In a fractured church-state opinion with no majority consensus, the U.S. Supreme Court on Wednesday ruled in favor of a federal law that preserved a Christian cross memorial to World War I veterans amid federal land in California’s Mojave Desert.

“Although certainly a Christian symbol, the cross was not emplaced on Sunrise Rock to promote a Christian message,” Justice Anthony Kennedy wrote in the lead opinion in Salazar v. Buono. “Rather, those who erected the cross intended simply to honor our nation’s fallen soldiers.”

The high court opinion, which included writings by six of the nine justices, sent the long-running litigation back to Judge Robert Timlin of the U.S. District Court for the Central District of California with instructions to give greater weight to the 2004 law that was aimed at ending litigation over the cross, first planted in the ground in 1934. The statute called for selling the land immediately surrounding the cross to the Veterans of Foreign Wars so that it would no longer be on federal property.

Timlin had ruled that the new law did not change the need for the existing injunction against the cross, and he blocked implementation of the law. “This was error,” wrote Kennedy. A panel of the U.S. Court of Appeals for the 9th Circuit upheld the injunction against the law.

Kennedy said the law represented “Congress’ legislative judgment that this dispute is best resolved through a framework and policy of accommodation….That judgment should not have been dismissed as an evasion.”

Kennedy’s writing, which won the full agreement of only one other justice — Chief Justice John Roberts Jr. — does not order the judge to rule a specific way after giving more weight to what Congress passed. But Kennedy’s clear message was that, even if the judge still finds the cross to be a form of religious endorsement, he should consider “less drastic relief” than blocking the law altogether.
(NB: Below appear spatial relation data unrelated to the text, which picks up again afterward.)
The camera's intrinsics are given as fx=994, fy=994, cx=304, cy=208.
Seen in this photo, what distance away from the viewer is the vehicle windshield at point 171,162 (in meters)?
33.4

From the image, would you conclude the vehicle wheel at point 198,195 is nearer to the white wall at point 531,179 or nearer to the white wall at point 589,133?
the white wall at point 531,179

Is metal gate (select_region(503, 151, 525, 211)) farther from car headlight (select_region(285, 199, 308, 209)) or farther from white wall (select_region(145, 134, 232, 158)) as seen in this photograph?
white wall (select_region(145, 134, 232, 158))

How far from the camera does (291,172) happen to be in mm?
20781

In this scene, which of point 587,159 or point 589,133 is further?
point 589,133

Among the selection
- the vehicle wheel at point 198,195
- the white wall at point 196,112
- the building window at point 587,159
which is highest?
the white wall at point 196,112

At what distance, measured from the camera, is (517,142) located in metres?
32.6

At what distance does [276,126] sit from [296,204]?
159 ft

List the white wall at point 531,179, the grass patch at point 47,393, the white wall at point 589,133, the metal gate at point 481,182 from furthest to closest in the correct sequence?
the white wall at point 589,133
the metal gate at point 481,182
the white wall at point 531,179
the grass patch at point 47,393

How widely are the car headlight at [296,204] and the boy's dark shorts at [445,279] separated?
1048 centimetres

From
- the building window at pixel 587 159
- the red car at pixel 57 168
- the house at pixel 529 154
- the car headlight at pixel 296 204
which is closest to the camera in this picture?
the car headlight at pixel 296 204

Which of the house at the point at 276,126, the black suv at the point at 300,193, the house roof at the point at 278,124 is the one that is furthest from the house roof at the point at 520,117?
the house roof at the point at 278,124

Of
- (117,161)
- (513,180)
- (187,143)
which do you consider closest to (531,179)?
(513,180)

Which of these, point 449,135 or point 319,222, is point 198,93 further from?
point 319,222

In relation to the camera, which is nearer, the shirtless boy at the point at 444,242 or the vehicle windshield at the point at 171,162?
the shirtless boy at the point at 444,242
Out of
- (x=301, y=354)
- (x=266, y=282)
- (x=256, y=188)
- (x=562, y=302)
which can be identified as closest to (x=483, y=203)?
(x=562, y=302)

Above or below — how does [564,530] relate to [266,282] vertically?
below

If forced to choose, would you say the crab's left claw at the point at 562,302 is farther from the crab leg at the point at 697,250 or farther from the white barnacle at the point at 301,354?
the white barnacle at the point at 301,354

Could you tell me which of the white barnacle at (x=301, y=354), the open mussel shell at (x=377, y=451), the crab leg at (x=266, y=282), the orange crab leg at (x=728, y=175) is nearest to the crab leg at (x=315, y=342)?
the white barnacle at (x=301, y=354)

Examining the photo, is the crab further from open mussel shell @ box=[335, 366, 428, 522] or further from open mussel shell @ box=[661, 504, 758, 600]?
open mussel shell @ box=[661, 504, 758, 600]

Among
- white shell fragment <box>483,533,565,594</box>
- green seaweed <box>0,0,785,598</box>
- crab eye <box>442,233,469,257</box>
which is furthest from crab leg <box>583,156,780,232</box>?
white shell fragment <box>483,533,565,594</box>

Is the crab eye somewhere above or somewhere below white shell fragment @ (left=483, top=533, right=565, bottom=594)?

One possible remedy mentioned by Kennedy: erecting signs to make it clear the VFW owns the land on which the cross stands. During oral argument last October, Solicitor General Elena Kagan said the government was willing to post such a sign.

Groups that viewed the cross as a sign of government endorsement of religion criticized the ruling.

Alex Luchenitser, senior litigation counsel for Americans United for Separation of Church and State, called it a “very bad decision” that signals the current Court’s permissive view toward religious displays on public property.

But Luchenitser said the ruling contained “good news” as well — namely, that “technically, nothing other than the holding should be treated as precedent,” including Kennedy’s discussion of the meaning of the cross. That is because no one opinion commanded a majority.

Justice Samuel Alito Jr. concurred with most of Kennedy’s opinion, but said he saw no need to send the case back to district court before allowing the law to take effect. Congress acted properly, Alito said, to avoid the “disturbing symbolism” that would have been created if the cross had been destroyed.

Justices Antonin Scalia and Clarence Thomas joined only Kennedy’s bottom-line judgment, because they asserted that Frank Buono, the retired government worker who initially challenged the cross, did not have standing to sue. Scalia said federal courts could not rule on the merits of the cross dispute until a “proper case” is presented. “This is not it,” he concluded.

In dissent, retiring Justice John Paul Stevens, a World War II veteran, said, “I certainly agree that the nation should memorialize the service of those who fought and died in World War I, but it cannot lawfully do so by continued endorsement of a starkly sectarian message.” Stevens said applying the long-standing injunction against the new law was appropriate because the law would permit the display of the cross — which is specifically what the injunction barred.

Justice Stephen Breyer wrote a separate dissent, agreeing that applying the injunction to block the federal law was appropriate.